## WORK TO COMPLETE
a) Determine whether each statement below agrees with the forum thread. Answer yes or no for each and quote the deciding words of the thread. (i) Reformed Covenanter places the _Religious Affections_ among the Puritan books that are unhelpful for doubting Christians. (ii) JonathanHunt considers the Great Interest suitable for a new Christian on one condition. (iii) According to JonathanHunt, the Puritans preached to audiences who attended church by force of law.
b) Extract each line of the listing that contains the string "lamp".

# Christian's Great Interest



## AV1611 (Feb 11, 2008)

would you say that William Guthrie's _The Christian's Great Interest_ is suitable for a new Christian?


----------



## Reformed Covenanter (Feb 11, 2008)

John Owen certainly thought so.


----------



## AV1611 (Feb 11, 2008)

Daniel Ritchie said:


> John Owen certainly thought so.



Cool, the reason I asked is really because some of the Puritan works of this type, whilst excellent, can have some negative effects (e.g. Jonathan Edwards' _Religions Affection_) regarding assurance.


----------



## Reformed Covenanter (Feb 11, 2008)

AV1611 said:


> Daniel Ritchie said:
> 
> 
> > John Owen certainly thought so.
> ...



I wouldn't put the _Religious Affections_ into that category, though I would say some Puritan books like _The Almost Christian Discovered_ etc. are unhelpful for doubting Christians. Sometimes you woud get the impression that if a person is not sinlessly perfect, then they are not a Christian; but I think Edwards is a lot more balanced.


----------



## JonathanHunt (Feb 11, 2008)

The great fact to remember about the Puritans is that they preached to captive audiences, who were in Church by force of law (pre ejection). They hammered assurance down to almost nothing because they KNEW their pews were rammed with false professors. And they were undoubtedly good shepherds in their so doing.

I think the Great Interest is suitable, so long as it is thoughtfully introduced to the new Christian with a little context.

J


----------



## Reformed Covenanter (Feb 11, 2008)

JonathanHunt said:


> The great fact to remember about the Puritans is that they preached to captive audiences, who were in Church by force of law (pre ejection). They hammered assurance down to almost nothing because they KNEW their pews were rammed with false professors. And they were undoubtedly good shepherds in their so doing.

## DATA EXTRACT
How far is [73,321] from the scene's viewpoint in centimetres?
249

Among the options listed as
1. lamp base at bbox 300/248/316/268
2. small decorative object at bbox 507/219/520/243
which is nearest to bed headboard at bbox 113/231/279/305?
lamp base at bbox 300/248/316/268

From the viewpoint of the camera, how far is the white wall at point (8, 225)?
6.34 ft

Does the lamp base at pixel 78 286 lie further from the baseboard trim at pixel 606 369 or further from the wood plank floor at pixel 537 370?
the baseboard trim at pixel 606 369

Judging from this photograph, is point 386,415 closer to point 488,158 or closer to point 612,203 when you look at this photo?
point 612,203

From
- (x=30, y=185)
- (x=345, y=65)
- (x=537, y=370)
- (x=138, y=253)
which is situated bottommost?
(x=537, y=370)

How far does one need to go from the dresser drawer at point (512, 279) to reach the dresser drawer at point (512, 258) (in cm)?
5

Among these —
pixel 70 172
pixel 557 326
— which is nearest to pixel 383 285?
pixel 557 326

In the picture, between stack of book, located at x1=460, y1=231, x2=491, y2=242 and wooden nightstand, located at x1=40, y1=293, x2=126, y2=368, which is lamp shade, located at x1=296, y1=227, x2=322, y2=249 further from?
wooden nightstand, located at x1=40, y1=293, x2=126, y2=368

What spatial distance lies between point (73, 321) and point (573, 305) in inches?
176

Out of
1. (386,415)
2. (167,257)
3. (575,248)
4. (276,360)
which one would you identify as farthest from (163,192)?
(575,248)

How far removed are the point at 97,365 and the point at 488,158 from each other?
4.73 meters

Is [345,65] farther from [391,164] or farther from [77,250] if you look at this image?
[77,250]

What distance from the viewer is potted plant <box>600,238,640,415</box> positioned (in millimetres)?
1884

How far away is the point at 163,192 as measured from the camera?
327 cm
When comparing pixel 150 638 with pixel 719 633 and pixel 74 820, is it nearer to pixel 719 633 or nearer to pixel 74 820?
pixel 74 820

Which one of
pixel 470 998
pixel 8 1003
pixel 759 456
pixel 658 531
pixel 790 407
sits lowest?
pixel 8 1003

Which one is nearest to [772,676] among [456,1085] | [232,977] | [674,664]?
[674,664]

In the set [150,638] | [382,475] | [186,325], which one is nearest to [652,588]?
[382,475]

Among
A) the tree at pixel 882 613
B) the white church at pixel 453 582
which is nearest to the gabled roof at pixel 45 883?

## OUTPUTS FOR THE TASKS
a)
(i) No: "I wouldn't put the _Religious Affections_ into that category"
(ii) Yes: "I think the Great Interest is suitable, so long as it is thoughtfully introduced to the new Christian with a little context."
(iii) Yes: "they preached to captive audiences, who were in Church by force of law (pre ejection)"

b)
1. lamp base at bbox 300/248/316/268
lamp base at bbox 300/248/316/268
Does the lamp base at pixel 78 286 lie further from the baseboard trim at pixel 606 369 or further from the wood plank floor at pixel 537 370?
In the picture, between stack of book, located at x1=460, y1=231, x2=491, y2=242 and wooden nightstand, located at x1=40, y1=293, x2=126, y2=368, which is lamp shade, located at x1=296, y1=227, x2=322, y2=249 further from?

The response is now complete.